Exercise> Find each line below that contains the string "left" and copy it out in full. Case counts.

**** Data records

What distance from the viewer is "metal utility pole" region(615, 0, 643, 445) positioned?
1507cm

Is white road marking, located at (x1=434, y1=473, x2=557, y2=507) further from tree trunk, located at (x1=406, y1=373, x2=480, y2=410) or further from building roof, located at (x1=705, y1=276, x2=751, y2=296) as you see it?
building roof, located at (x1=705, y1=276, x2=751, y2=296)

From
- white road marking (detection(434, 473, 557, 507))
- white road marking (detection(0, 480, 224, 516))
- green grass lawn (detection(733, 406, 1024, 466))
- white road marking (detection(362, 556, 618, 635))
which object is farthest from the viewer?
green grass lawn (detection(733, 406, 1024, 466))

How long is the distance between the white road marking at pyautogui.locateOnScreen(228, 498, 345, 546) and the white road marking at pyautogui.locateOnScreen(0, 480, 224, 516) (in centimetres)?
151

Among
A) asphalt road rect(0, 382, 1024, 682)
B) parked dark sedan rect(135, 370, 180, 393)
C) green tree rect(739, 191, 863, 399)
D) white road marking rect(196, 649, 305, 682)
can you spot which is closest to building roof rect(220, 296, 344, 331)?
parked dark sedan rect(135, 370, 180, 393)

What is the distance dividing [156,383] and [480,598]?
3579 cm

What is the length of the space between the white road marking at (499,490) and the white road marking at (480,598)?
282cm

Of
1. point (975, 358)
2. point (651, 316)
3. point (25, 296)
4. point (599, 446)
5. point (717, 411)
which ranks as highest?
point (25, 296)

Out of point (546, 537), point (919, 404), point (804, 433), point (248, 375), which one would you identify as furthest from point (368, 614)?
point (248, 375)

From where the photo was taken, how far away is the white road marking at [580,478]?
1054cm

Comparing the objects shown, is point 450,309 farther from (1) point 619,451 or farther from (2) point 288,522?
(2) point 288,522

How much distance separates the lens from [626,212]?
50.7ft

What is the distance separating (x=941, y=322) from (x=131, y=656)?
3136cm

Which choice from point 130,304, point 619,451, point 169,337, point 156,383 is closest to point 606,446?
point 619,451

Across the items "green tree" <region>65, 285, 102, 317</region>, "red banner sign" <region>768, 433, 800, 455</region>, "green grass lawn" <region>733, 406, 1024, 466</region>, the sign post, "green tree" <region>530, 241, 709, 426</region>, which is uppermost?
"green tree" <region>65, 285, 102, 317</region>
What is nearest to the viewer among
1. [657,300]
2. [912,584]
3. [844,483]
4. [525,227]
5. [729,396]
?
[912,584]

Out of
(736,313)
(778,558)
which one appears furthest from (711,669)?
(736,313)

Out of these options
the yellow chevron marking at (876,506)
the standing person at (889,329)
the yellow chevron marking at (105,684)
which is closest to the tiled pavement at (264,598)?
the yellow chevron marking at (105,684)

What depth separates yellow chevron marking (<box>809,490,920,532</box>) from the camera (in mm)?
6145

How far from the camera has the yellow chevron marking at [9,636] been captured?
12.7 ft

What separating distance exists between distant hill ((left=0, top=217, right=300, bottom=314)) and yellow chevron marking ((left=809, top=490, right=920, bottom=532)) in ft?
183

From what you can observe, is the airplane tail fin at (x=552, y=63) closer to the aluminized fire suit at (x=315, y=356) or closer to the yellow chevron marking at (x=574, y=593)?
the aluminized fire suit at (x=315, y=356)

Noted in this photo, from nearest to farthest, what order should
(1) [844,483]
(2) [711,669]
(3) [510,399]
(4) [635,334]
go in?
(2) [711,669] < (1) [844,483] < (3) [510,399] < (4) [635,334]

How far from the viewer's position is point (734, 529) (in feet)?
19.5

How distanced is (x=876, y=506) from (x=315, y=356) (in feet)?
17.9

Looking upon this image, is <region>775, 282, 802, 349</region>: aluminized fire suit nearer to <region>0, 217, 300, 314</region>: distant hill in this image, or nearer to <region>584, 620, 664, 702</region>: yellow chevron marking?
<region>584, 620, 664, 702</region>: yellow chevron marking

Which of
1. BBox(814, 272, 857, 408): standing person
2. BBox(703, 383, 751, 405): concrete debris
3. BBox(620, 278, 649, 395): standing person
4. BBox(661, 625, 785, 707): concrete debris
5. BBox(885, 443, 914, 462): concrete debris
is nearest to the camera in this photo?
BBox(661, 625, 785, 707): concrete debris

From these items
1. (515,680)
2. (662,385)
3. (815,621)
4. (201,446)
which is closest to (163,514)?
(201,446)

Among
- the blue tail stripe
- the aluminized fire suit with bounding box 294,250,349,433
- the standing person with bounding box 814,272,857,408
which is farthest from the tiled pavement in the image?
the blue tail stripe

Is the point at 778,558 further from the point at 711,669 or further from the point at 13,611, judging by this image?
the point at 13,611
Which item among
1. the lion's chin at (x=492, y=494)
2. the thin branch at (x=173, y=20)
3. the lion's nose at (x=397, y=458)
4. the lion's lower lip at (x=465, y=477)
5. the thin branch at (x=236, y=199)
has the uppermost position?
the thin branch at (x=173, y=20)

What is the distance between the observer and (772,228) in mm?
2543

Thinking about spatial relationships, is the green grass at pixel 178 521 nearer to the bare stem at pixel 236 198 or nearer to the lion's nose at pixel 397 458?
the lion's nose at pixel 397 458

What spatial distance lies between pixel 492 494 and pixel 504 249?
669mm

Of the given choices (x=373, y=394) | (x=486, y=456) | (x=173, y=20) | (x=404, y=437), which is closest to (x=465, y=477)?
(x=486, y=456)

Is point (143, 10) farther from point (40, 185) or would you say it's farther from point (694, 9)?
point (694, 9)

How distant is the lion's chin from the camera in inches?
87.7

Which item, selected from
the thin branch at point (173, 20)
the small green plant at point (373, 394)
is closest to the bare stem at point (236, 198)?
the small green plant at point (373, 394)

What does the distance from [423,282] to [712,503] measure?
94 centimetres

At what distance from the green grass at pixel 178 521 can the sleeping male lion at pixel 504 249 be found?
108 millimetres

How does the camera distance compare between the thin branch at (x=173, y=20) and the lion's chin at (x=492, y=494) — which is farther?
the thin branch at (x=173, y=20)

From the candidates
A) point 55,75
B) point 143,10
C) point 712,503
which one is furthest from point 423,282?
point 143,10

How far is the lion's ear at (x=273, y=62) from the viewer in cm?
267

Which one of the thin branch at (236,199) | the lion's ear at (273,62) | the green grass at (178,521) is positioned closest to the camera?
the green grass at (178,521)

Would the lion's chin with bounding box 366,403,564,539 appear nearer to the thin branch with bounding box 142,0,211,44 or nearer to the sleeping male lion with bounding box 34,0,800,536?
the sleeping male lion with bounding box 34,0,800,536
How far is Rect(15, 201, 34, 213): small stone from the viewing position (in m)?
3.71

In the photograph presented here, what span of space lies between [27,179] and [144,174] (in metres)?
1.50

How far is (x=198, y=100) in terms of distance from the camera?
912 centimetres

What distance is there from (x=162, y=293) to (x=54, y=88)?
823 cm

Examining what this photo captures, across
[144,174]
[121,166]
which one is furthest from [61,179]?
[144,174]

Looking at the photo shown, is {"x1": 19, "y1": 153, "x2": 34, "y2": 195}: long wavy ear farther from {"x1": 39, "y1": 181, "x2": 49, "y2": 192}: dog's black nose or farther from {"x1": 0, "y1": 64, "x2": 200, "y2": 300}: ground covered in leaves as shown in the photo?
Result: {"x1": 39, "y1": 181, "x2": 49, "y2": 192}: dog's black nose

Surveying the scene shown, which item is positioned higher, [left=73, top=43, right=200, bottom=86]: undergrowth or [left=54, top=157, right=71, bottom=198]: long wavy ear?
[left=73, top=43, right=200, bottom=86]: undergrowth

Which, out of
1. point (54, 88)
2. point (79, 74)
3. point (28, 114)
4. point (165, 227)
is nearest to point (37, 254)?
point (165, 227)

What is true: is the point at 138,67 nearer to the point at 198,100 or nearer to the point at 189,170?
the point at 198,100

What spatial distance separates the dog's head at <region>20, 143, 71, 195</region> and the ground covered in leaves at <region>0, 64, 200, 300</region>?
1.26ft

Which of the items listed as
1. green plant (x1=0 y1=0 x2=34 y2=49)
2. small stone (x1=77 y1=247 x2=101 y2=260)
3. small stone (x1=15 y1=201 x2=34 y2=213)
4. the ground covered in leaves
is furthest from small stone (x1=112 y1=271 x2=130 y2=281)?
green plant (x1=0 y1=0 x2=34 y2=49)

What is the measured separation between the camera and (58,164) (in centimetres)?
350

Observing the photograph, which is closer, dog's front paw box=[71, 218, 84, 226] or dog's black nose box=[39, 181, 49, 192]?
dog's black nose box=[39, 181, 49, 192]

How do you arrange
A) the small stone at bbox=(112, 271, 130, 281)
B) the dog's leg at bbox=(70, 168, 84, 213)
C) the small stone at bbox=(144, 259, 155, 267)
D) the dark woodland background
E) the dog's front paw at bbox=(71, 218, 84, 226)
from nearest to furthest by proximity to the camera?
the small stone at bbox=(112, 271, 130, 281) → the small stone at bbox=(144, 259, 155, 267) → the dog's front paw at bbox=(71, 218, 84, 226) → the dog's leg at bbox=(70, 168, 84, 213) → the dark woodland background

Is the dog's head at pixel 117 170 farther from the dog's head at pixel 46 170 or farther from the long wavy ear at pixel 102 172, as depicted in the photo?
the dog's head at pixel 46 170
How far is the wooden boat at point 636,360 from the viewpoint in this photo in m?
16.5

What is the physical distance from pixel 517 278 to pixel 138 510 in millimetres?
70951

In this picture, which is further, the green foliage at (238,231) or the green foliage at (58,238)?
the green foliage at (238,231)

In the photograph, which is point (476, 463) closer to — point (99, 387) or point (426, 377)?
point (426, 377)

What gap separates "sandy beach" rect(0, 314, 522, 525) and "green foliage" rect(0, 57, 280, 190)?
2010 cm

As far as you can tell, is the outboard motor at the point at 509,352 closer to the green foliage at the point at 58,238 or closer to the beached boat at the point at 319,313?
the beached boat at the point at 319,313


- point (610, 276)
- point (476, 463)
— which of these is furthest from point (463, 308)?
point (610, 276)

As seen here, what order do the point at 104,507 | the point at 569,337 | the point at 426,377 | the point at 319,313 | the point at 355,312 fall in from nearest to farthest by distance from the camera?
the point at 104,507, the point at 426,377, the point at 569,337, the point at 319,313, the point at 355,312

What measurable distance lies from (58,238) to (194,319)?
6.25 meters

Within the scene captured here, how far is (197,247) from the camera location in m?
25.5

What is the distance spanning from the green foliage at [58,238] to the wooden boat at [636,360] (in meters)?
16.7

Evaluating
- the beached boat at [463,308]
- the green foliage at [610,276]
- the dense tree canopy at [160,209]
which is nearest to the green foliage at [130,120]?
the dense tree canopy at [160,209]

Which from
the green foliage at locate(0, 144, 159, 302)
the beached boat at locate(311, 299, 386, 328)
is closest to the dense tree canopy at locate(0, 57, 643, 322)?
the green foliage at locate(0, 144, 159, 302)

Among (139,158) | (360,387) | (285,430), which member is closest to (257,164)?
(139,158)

********

Exercise solution>
What separating distance exists between distant hill ((left=0, top=217, right=300, bottom=314)) and yellow chevron marking ((left=809, top=490, right=920, bottom=532)) in ft?
Surveying the scene shown, which item is positioned higher, [left=73, top=43, right=200, bottom=86]: undergrowth or [left=54, top=157, right=71, bottom=198]: long wavy ear?
[left=73, top=43, right=200, bottom=86]: undergrowth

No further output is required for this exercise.